# [TAREFAS PROPOSTAS]
1. Reescreva o trecho sobre o maracatu cearense desde "Ednardo - O" até "resistência e alegria.", substituindo "resistência" por "persistência".
2. Prossiga com o texto sobre o maracatu cearense a partir do ponto em que ele termina.

# [TRECHO FORNECIDO]
════════
Ednardo - O maracatu cearense não tem viés de tristeza e severidade, são palavras que serviriam para o equívoco de tese que alguns defendem para retirá-lo do carnaval e colocá-lo no folclore, como objeto de pesquisa no passado.
O maracatu cearense tem a força da resistência e alegria.

Filmando Cauim em Fortaleza, na parte do roteiro do filme realizada no carnaval de 1977, um dos focos no maracatu cearense, um repórter foi me entrevistar em plena ação de filmagens: - Você não acha inadequado e triste o maracatu cearense, seria melhor retirá-lo do carnaval.
Na época, faziam campanha para o carnaval cearense se assemelhar às escolas de samba do Rio.

No insight do momento mostrei que os componentes do maracatu estavam desfilando com rostos de felicidade para o público e não para a câmera.
════════
Registros de uma coleção de dados:
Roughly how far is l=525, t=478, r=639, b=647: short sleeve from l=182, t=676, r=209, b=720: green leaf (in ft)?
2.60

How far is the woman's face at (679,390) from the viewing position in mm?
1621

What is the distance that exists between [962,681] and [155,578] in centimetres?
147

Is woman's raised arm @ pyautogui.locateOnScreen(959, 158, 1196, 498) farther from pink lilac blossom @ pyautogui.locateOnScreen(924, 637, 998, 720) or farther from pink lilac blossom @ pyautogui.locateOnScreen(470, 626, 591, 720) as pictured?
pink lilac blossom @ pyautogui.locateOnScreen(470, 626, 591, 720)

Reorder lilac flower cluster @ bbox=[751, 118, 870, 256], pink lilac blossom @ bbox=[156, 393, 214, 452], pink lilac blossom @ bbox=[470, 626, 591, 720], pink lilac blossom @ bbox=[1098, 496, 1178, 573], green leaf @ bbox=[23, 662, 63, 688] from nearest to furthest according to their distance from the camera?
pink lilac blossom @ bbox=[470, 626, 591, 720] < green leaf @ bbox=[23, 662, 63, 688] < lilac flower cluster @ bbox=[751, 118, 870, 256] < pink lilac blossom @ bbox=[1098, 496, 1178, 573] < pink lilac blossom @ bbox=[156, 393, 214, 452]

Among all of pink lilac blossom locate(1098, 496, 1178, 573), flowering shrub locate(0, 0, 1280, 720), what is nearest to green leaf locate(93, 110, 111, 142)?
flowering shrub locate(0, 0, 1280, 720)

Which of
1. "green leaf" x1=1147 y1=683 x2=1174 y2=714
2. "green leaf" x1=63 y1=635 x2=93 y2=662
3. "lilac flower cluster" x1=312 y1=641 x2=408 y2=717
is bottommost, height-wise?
════════
# [RESULTADOS POR TAREFA]
1.
Ednardo - O maracatu cearense não tem viés de tristeza e severidade, são palavras que serviriam para o equívoco de tese que alguns defendem para retirá-lo do carnaval e colocá-lo no folclore, como objeto de pesquisa no passado.
O maracatu cearense tem a força da persistência e alegria.

2.
Perguntei: onde você está vendo tristeza? Lembro que conversando com Descartes Gadelha (72), ele junto com amigos estavam formatando a Escola de Samba Ispáia Brasa, quando falou de concepções rítmicas que forneciam uma identidade misturando batuques indígenas com negros, eu disse que era um achado fenomenal e quando possível levasse para o maracatu do Ceará.

Eu já havia dado uma acelerada rítmica em alguns maracatus que gravei em discos, Descartes com outros amigos formataram o Maracatu Nação Baobab, que revolucionou o maracatu cearense e também rendeu críticas absurdas. Falavam que ele estava descaracterizando o maracatu. Ora, logo ele, iluminado com luz intensa!

OP - O que você pode falar sobre a geração manguebeat, o Chico Science juntando maracatu e hip hop e influenciando toda uma nova galera?
Aqui, você sabe que seu trabalho, em particular, está no âmago da rapaziada que usa os ritmos populares numa linguagem atual. Mas ninguém fala muito. Como é esta história do santo de casa não fazer milagres?

Ednardo - Maracatu é célula básica, uma das vertentes rítmicas da música brasileira, célula tronco, fornece a seiva para outras transformações.
Quando o pessoal do Ceará e Pernambuco utilizam estas informações, é para continuar a linha evolutiva da música brasileira, de seus ícones ancestrais à atualidade.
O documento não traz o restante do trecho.